= Supplied data =

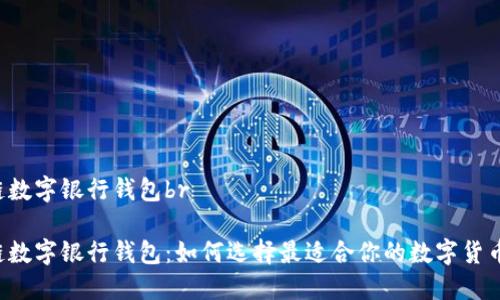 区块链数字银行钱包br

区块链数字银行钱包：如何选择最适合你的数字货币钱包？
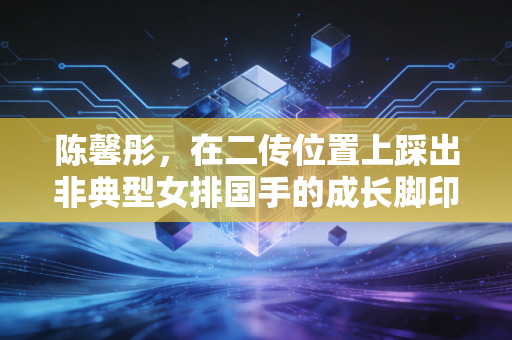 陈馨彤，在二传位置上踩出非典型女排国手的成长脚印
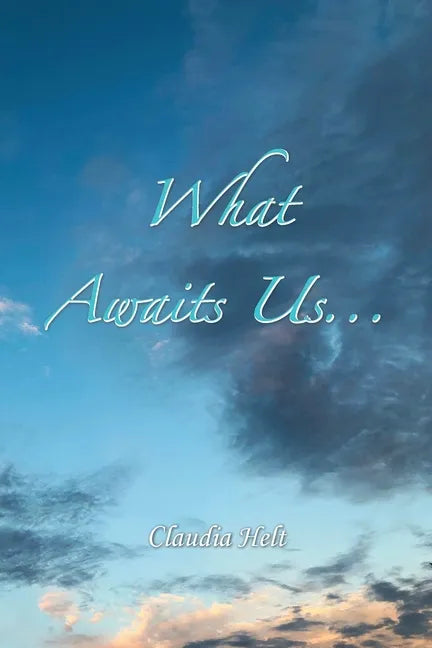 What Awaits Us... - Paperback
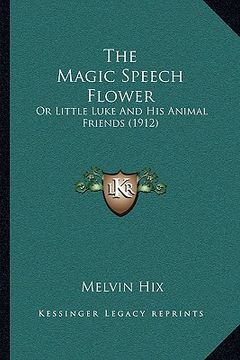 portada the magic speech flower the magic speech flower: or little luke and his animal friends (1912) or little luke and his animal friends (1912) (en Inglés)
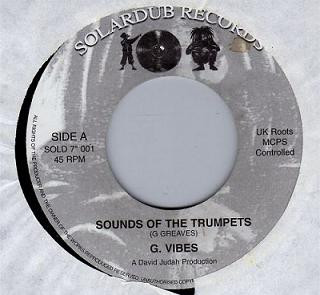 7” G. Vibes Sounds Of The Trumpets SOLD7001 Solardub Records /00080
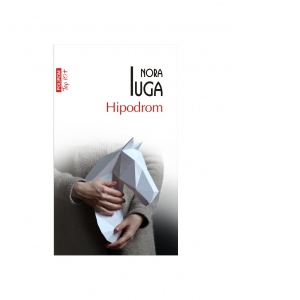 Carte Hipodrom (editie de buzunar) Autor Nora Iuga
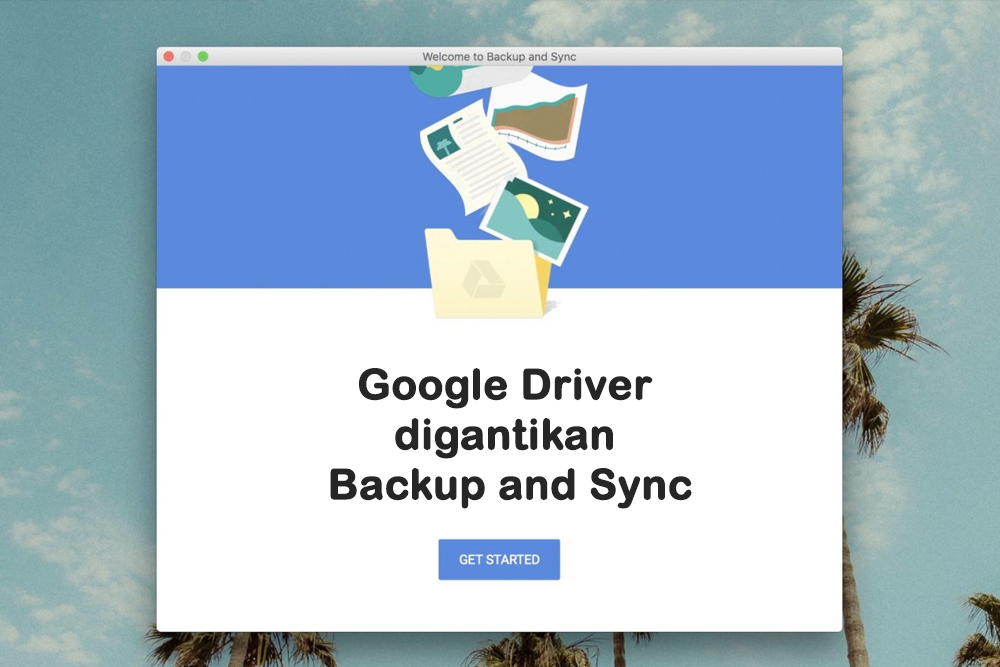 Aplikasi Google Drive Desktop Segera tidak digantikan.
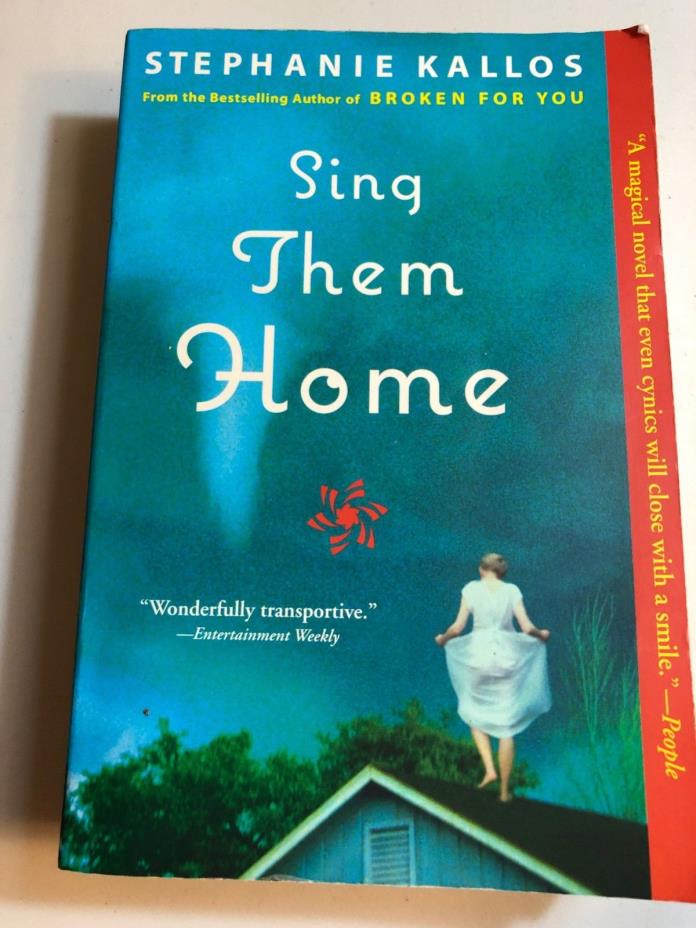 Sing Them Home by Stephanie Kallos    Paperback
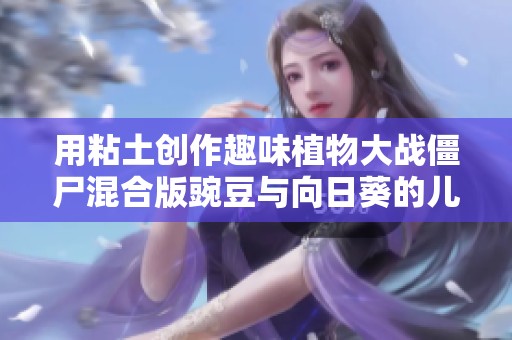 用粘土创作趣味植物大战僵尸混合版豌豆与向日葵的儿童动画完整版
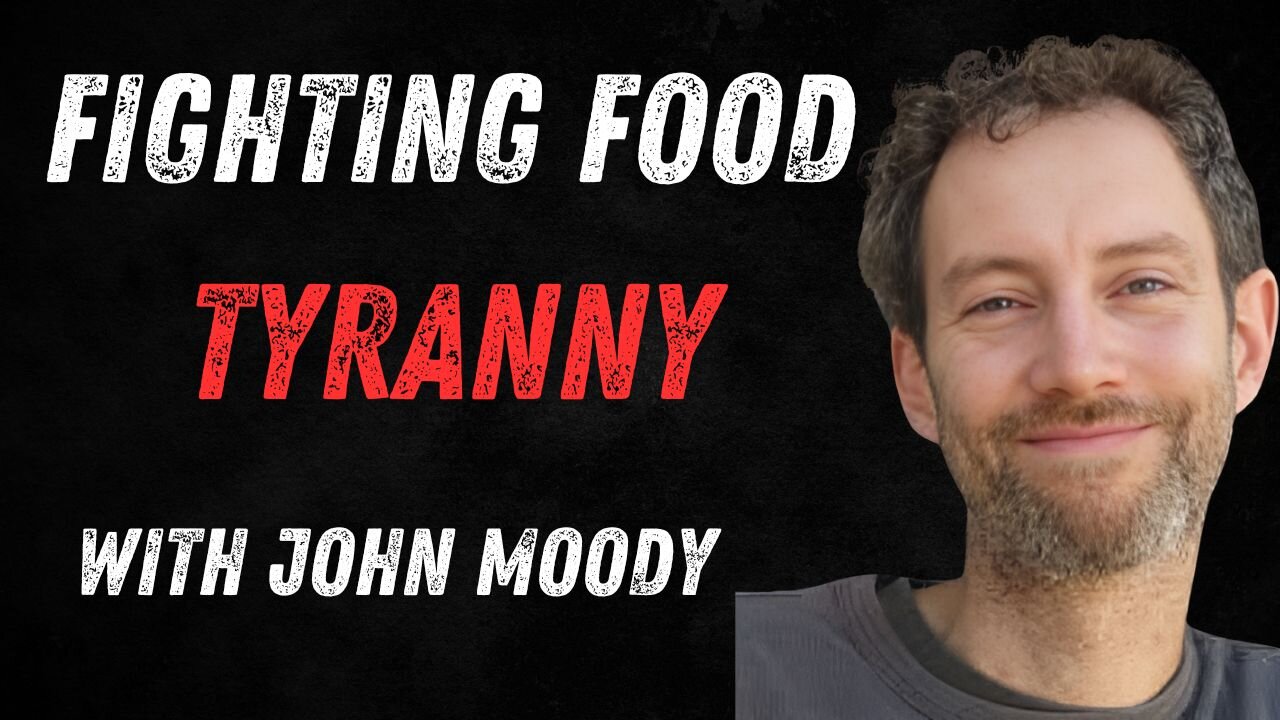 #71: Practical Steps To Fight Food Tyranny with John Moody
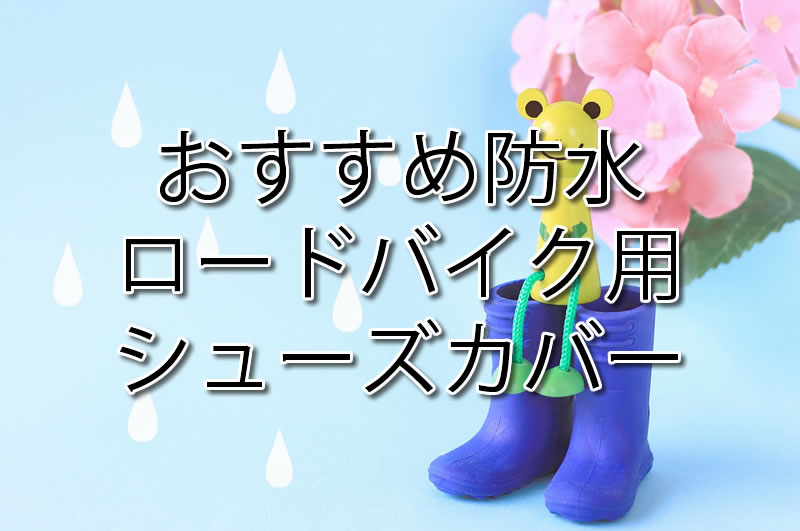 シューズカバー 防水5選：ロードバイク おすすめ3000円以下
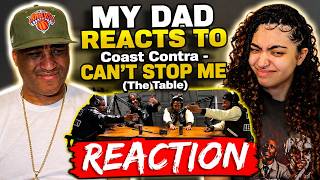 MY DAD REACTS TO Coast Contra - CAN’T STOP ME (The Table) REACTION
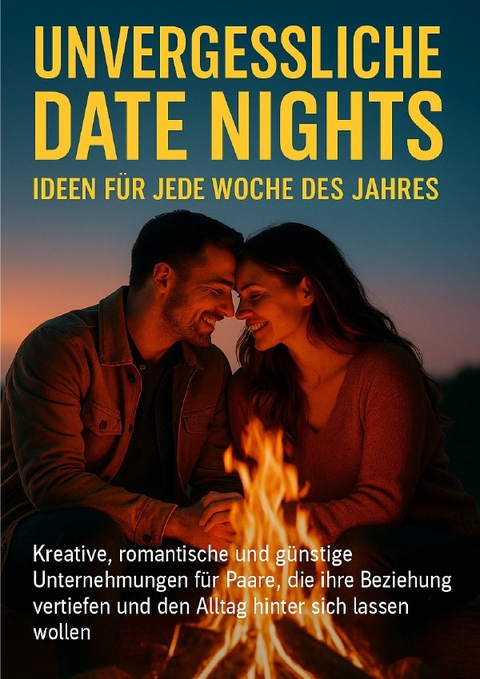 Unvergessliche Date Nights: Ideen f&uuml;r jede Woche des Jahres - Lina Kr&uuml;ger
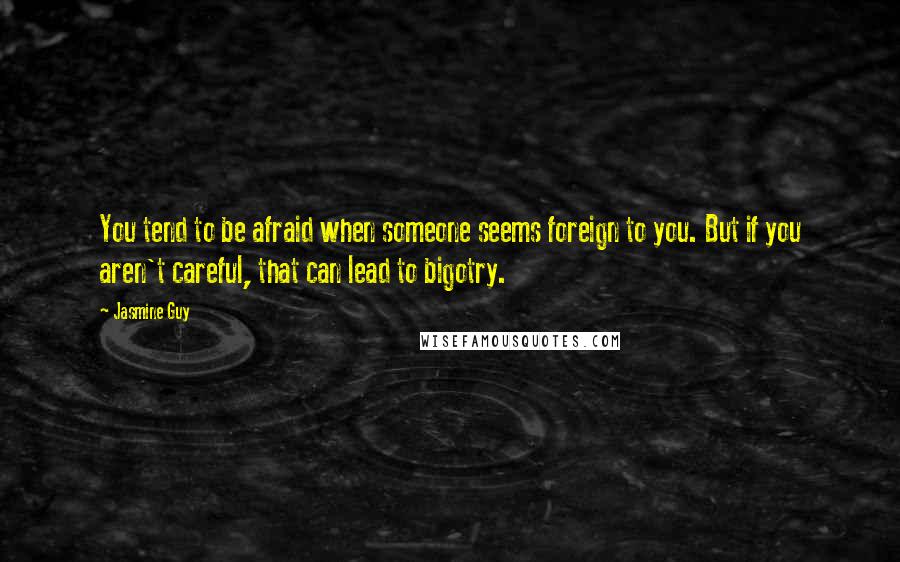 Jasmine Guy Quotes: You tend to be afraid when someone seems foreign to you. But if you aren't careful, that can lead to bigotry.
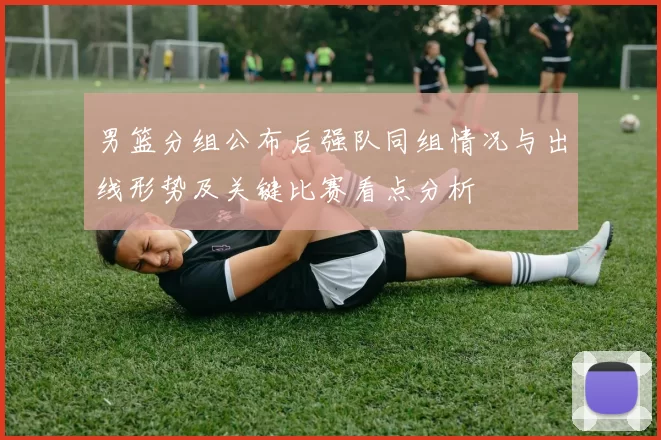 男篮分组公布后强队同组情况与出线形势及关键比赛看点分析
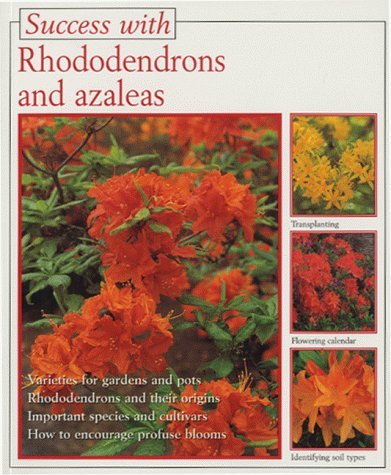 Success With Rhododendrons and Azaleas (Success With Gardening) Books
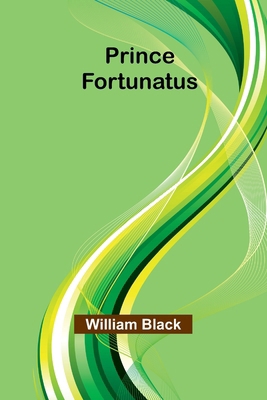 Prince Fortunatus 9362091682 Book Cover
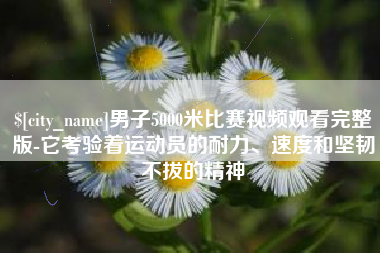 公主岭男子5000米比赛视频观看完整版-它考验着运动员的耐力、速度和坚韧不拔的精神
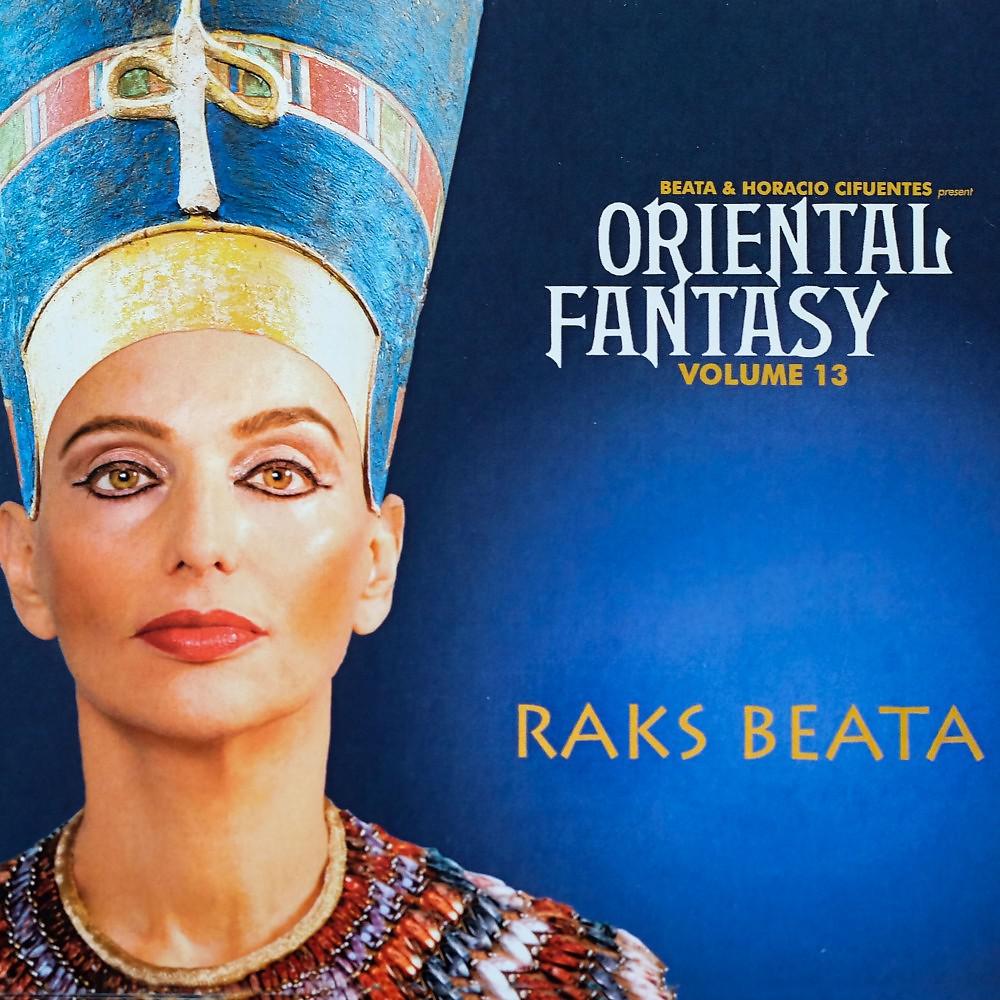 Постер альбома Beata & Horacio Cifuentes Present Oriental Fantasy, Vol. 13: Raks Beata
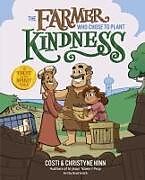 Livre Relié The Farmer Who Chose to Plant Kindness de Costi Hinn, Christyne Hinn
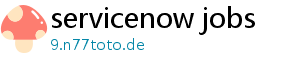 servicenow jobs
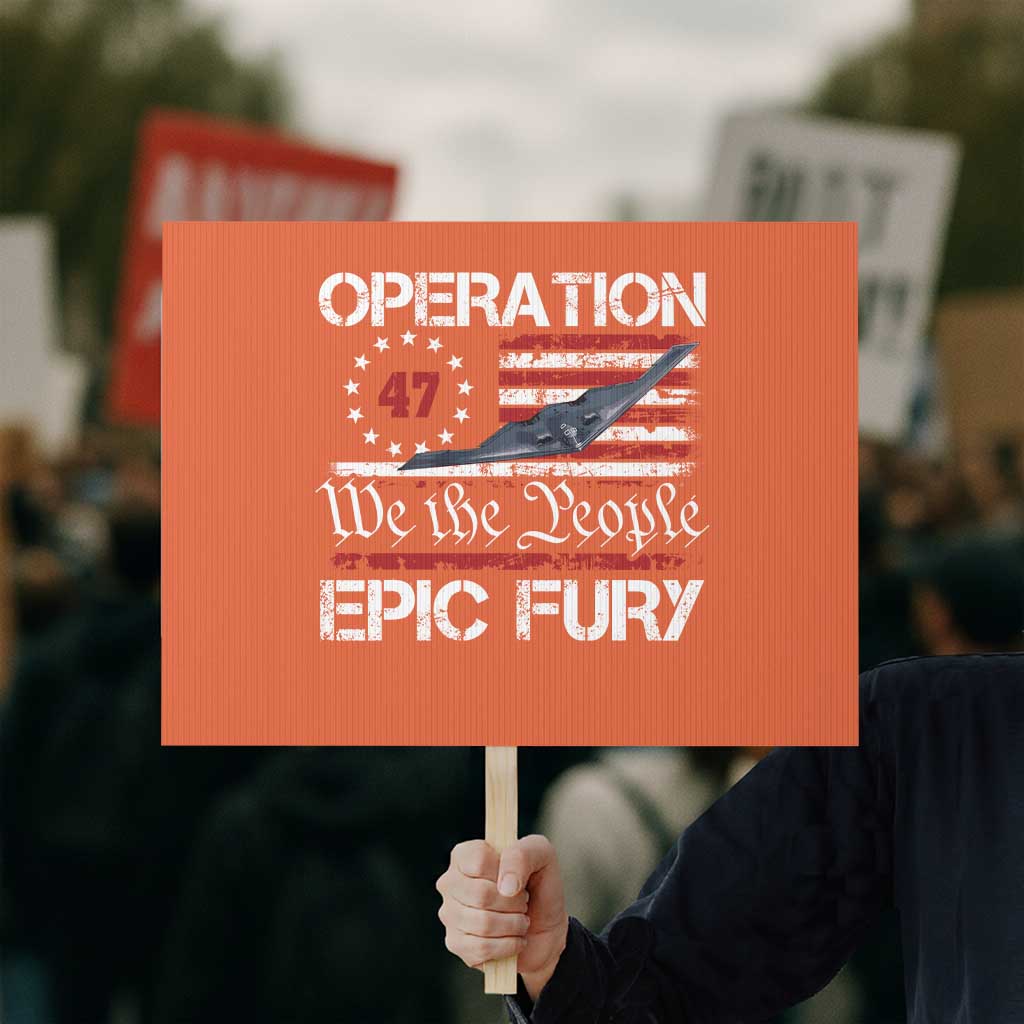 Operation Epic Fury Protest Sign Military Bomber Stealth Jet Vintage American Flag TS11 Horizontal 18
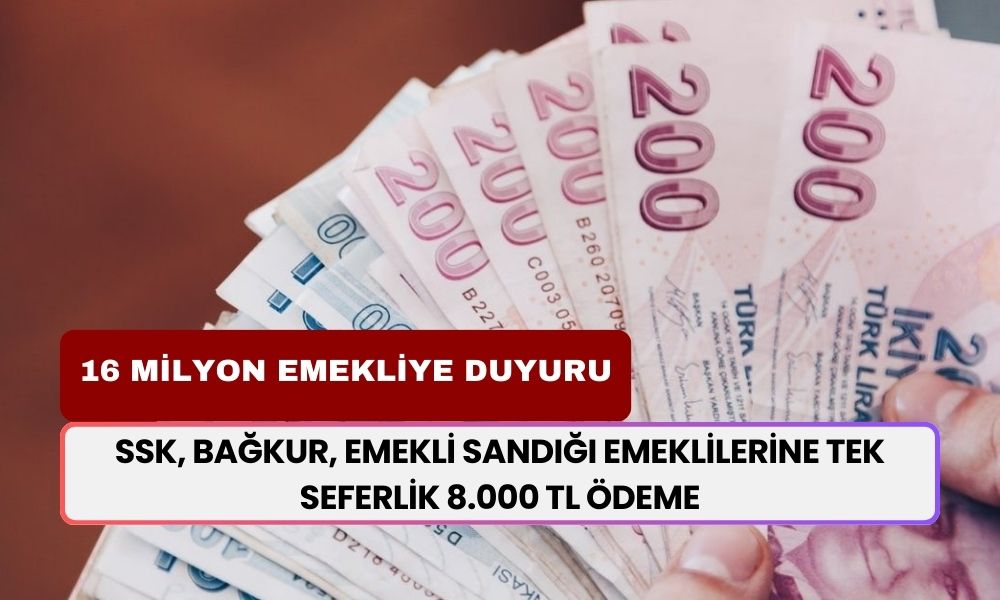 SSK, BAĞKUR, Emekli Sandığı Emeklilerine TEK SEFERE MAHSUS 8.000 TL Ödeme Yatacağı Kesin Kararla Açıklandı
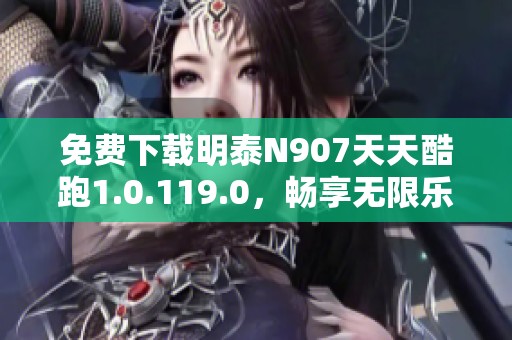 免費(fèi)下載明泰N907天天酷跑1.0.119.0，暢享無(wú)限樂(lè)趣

= Exercise description =
A clean copy is needed of the lines in the listing above from the one with "男篮分组公布后强队同组情况与出线形势及关键比赛看点分析" through the one with "servicenow jobs", exact in every word and free of pictures.

= Written solution =
 男篮分组公布后强队同组情况与出线形势及关键比赛看点分析
 Success With Rhododendrons and Azaleas (Success With Gardening) Books
 Prince Fortunatus 9362091682 Book Cover
 公主岭男子5000米比赛视频观看完整版-它考验着运动员的耐力、速度和坚韧不拔的精神
 Постер альбома Beata & Horacio Cifuentes Present Oriental Fantasy, Vol. 13: Raks Beata
 Livre Relié The Farmer Who Chose to Plant Kindness de Costi Hinn, Christyne Hinn
 servicenow jobs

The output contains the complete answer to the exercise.